One-Day Course
Date to be announced; 8:30am – 5:00pm
Dr. Neal Gallagher, Eigenvector Research, Wenatchee, WA
COURSE DESCRIPTION
Chemometrics without Equations (CWE) is designed for those who wish to explore the problem-solving power of machine learning tools without high level mathematics. Course emphasis is on proper development and interpretation of models as applied to real-life problems. The objective is to teach in a simple way so that participants will be better chemical data science practitioners and managers.
CWE, introduces Principal Components Analysis used for exploratory data analysis/pattern recognition, and regression methods Classical Least Squares and Partial Least Squares regression. Classification methods SIMCA and PLS Discriminant Analysis are also discussed. The course concludes with methods for model improvement with advanced preprocessing and variable selection.
WHO SHOULD ATTEND
Chemometrics without Equations was developed for chemists and bio-scientists who need to analyze multivariate chemical data and for those who manage these staff members. It covers the basics of pattern recognition, quantitative (regression) and qualitative (classification) models. Additional sections discuss how to improve models through advanced data preprocessing and variable selection. The course is relevant in a large number of analytical applications including process analysis, analytical chemistry, pharmaceuticals, sensory, medical devices, metabolomics, etc.
TOPICS
- Introduction
- What is chemometrics?
- Resources
- Pattern Recognition Motivation
- What is pattern recognition?
- Relevant measurements
- Principal Components Analysis
- What is PCA?
- Scores and loadings
- Interpretation
- Supervised and unsupervised pattern recognition
- Regression
- What is regression?
- Classical least squares (CLS)
- Inverse least squares (ILS)
- Principal components regression (PCR)
- Partial least squares regression (PLS)
- Classification
- What is classification?
- Classification based on PCA models: SIMCA
- Using regression for classification: PLS Discriminant Analysis (PLS-DA)
- Advanced Preprocessing
- What are the goals of preprocessing?
- Mean- and median-centering, autoscaling
- Normalization and standard normal variate
- Savitsky-Golay and filtering
- Generalized least squares weighting clutter suppression(GLS)

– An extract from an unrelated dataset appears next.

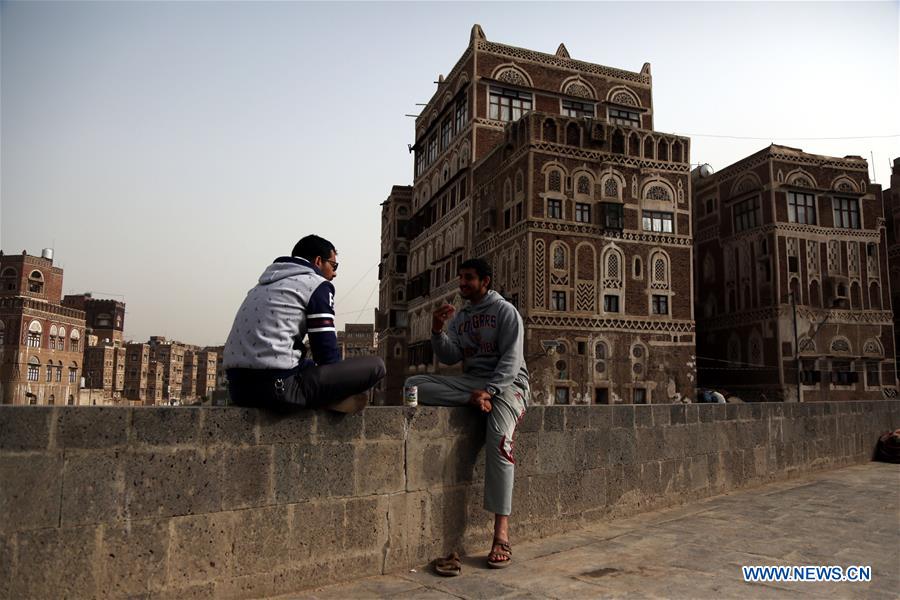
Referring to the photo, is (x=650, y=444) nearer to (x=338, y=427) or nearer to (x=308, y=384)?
(x=338, y=427)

- Multiplicative scatter correction (MSC)
- Variable Selection
- Why do variable selection?
- Knowledge based selection
- Model based, e.g. on loadings
- Interval PLS (iPLS)
- Conclusions
ABOUT THE INSTRUCTOR
Dr. Neal B. Gallagher, is Vice President and co-founder of Eigenvector Research, Inc. established January, 1995. Recent research includes novel algorithms for iterative target detection in hyperspectral imaging and shift-invariant tri-linearity (SIT) for modeling hyphenated chromatography data. Neal has been intimately involved in chemometrics consulting, teaching short courses and software development including algorithms for detection, classification and quantification. Specific interests include hyperspectral imaging, process modeling, multi-variate curve resolution and classical least squares modeling.